Though Canada and Mexico are the United States' largest and third-largest trading partners, trade barely came up at Monday's summit meeting between the leaders of the three countries. Obama started out more anti-trade than he is turning out to be. He should state firmly he is for trade.

TRADE is a problem for the Obama administration. This was illustrated in Monday's reports of the summit between President Obama, Mexican President Felipe Calderón and Canadian Prime Minister Stephen Harper. Trade is hardly mentioned, yet Canada and Mexico are our largest and third-largest trading partners, respectively.

Remember that Obama started out on the wrong foot about trade. A year and a half ago, he told voters in Ohio and Pennsylvania he would renegotiate the North American Free Trade Agreement or pull the U.S. out of it.

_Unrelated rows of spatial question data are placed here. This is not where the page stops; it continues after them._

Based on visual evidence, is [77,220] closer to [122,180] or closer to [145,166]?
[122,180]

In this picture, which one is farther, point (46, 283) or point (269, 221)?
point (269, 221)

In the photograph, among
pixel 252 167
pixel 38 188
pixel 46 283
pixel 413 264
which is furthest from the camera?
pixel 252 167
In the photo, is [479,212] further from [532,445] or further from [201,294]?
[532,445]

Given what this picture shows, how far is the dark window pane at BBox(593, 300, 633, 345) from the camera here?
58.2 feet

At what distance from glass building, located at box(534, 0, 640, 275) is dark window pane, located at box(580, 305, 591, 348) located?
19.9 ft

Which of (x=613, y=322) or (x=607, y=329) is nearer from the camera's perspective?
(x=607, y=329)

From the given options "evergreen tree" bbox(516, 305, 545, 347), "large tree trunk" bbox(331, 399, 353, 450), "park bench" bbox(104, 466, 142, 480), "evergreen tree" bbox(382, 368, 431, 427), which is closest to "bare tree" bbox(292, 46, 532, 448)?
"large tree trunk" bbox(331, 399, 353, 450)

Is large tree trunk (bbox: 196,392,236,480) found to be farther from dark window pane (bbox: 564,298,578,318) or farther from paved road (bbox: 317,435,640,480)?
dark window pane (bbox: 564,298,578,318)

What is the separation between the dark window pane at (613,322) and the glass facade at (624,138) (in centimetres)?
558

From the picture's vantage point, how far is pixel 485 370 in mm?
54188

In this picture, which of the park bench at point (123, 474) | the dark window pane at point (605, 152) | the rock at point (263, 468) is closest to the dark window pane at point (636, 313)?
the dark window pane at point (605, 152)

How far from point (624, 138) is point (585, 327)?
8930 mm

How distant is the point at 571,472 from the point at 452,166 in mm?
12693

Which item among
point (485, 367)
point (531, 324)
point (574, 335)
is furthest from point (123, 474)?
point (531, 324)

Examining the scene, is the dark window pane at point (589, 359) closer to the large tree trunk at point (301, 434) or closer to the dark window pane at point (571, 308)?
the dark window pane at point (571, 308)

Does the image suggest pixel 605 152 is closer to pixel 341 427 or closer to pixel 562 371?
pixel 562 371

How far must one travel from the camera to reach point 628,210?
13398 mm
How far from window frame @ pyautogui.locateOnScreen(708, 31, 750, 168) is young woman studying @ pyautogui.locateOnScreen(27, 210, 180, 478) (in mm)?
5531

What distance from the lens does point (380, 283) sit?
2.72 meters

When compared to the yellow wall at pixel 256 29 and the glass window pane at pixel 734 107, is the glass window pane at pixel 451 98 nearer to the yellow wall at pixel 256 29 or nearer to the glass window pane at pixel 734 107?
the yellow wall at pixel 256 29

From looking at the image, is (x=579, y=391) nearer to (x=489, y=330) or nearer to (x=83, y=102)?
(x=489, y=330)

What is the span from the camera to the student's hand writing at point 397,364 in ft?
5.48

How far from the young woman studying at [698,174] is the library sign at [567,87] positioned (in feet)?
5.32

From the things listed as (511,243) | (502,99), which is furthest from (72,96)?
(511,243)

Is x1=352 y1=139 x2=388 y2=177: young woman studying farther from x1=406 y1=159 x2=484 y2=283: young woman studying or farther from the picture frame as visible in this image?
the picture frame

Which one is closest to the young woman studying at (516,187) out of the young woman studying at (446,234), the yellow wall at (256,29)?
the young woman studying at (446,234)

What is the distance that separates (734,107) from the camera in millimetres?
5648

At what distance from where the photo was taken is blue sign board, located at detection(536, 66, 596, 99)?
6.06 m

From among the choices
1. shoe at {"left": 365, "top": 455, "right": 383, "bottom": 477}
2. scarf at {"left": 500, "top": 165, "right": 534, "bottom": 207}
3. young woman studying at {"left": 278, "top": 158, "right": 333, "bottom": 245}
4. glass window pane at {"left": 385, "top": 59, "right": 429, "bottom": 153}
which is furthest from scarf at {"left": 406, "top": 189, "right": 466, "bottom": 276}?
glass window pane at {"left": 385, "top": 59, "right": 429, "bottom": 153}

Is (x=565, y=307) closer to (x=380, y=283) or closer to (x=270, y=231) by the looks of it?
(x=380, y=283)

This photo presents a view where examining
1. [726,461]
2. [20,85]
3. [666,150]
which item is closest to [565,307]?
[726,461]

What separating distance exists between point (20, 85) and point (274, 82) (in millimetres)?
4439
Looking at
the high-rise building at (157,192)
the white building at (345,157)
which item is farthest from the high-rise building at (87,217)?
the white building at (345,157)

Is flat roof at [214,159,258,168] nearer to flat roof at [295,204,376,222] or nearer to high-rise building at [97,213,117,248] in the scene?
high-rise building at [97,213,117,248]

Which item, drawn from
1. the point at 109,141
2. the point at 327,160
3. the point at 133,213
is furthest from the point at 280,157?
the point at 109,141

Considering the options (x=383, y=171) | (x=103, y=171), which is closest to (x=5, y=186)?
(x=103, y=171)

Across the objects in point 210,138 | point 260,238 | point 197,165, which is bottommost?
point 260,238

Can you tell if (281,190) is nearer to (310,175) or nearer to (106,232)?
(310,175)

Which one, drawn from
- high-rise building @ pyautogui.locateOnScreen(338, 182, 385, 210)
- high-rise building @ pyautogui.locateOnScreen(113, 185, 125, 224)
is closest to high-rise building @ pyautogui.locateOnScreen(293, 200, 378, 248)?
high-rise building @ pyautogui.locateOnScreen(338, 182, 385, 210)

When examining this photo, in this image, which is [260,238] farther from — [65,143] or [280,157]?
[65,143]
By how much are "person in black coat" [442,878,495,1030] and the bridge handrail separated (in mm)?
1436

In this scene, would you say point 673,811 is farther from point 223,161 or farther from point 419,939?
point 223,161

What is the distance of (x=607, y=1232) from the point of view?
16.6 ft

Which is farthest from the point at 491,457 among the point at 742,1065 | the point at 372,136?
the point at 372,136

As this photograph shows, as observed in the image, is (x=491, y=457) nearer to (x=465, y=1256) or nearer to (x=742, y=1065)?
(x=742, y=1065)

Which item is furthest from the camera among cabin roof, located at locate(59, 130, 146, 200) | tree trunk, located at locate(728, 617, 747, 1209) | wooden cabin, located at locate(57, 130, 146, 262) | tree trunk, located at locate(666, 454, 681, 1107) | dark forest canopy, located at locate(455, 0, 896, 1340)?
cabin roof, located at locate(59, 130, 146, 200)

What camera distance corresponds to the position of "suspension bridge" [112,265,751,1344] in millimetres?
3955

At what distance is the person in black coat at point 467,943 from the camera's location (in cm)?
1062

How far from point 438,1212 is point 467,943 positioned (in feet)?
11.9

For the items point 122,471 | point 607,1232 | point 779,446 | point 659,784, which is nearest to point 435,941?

It was a rash statement.

The story quickly surfaced that an Obama economist had secretly told the Canadian government not to worry. The Obama people hotly denied this, leaving Americans with the choice of believing the candidate for president or the foreign government.

We believed the foreign government. We supported Obama for other reasons and hoped that on trade he would grow in office. Bill Clinton had. Obama could, too.

There are some signs he has. Months ago he set the do-NAFTA-over idea in the closet of forgotten campaign promises. This was good. He appointed pro-trade Gary Locke as secretary of commerce.

But Obama has not pushed for the pending trade agreements with Colombia, Panama and South Korea. He has not decided how to settle some big disputes, such as the petition to slap a prohibitive tariff on Chinese tires.

Nor has he settled the question of Mexican trucks. In NAFTA, each side promised access to cross-border cargo by 2001. Canadian trucks come here and nobody raises a fuss. But unions who represent U.S. drivers — not a neutral party — claim Mexican trucks are unsafe, and have persuaded Congress to block them. In March, Mexico retaliated by imposing 10-to-45-percent tariffs on U.S. products, including Washington apples, pears and frozen potatoes.

Obama has said he will settle this. He should, in a way that allows properly equipped trucks. Further, Obama should say, clearly and loudly, that he is for trade and against policies that weigh it down with stones.

Being for trade means being for imports as well as exports. No country can expect to export without importing. The two go together — economically, politically and culturally. A country is either a trading nation or it isn't.

This state made its choice long ago. Most of the rest of America also has — and, if it has not, it could use a push from its new president.